Illustrated title page "Hugo the Great of the Truth of the Christian Worship." Along with the earlier work of Francisco de Vitoria and Alberico Gentili, Hugo Grotius laid the foundations for international law.
The foundations of justice are that no one shall suffer wrong; then, that the public good be promoted. Cicero

International law or the law of nations refers to laws that govern the conduct of independent nations in their relationships with one another. It differs from other legal systems in that it primarily concerns provinces rather than private citizens.

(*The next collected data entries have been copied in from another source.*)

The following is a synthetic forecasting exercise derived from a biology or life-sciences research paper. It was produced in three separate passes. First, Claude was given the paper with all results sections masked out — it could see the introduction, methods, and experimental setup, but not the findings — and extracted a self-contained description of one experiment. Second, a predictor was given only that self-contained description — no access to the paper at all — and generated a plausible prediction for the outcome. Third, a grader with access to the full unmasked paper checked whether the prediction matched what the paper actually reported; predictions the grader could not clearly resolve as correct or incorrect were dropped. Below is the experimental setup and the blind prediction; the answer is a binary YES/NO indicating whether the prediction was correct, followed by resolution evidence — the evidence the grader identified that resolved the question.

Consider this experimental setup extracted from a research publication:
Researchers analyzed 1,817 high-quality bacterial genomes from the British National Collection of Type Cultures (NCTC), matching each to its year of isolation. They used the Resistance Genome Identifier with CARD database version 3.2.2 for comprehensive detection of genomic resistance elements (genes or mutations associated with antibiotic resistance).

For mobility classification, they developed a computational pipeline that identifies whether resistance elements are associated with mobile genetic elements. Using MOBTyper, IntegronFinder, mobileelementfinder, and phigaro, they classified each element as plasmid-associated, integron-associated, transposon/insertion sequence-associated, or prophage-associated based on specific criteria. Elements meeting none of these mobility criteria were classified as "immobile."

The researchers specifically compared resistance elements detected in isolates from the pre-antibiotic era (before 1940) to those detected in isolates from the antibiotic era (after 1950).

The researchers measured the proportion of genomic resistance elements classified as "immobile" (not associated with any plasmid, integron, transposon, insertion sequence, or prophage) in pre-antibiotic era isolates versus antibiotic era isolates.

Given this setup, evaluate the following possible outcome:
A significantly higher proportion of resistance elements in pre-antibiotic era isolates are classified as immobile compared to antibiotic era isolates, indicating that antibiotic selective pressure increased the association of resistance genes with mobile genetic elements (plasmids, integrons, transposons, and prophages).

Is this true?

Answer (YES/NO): YES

In other words it is that body of law which is composed for its greater part of the principles and rules of conduct which States feel themselves bound to observe, and therefore, do commonly observe in their relations with each other and with international institutions or organizations, and certain foreign nationals.

Quotes

  • The law of nations is founded upon reason and justice, and the rules of conduct governing individual relations between citizens or subjects of a civilized state are equally applicable as between enlightened nations. The considerations that international law is without a court for its enforcement and that obedience to its commands practically depends upon good faith instead of upon the mandate of a superior tribunal only give additional sanction to the law itself and brand any deliberate infraction of it not merely as a wrong but as a disgrace. A man of true honor protects the unwritten word which binds his conscience more scrupulously, if possible, than he does the bond a breach of which subjects him to legal liabilities, and the United States, in aiming to maintain itself as one of the most enlightened nations, would do its citizens gross injustice if it applied to its international relations any other than a high standard of honor and morality.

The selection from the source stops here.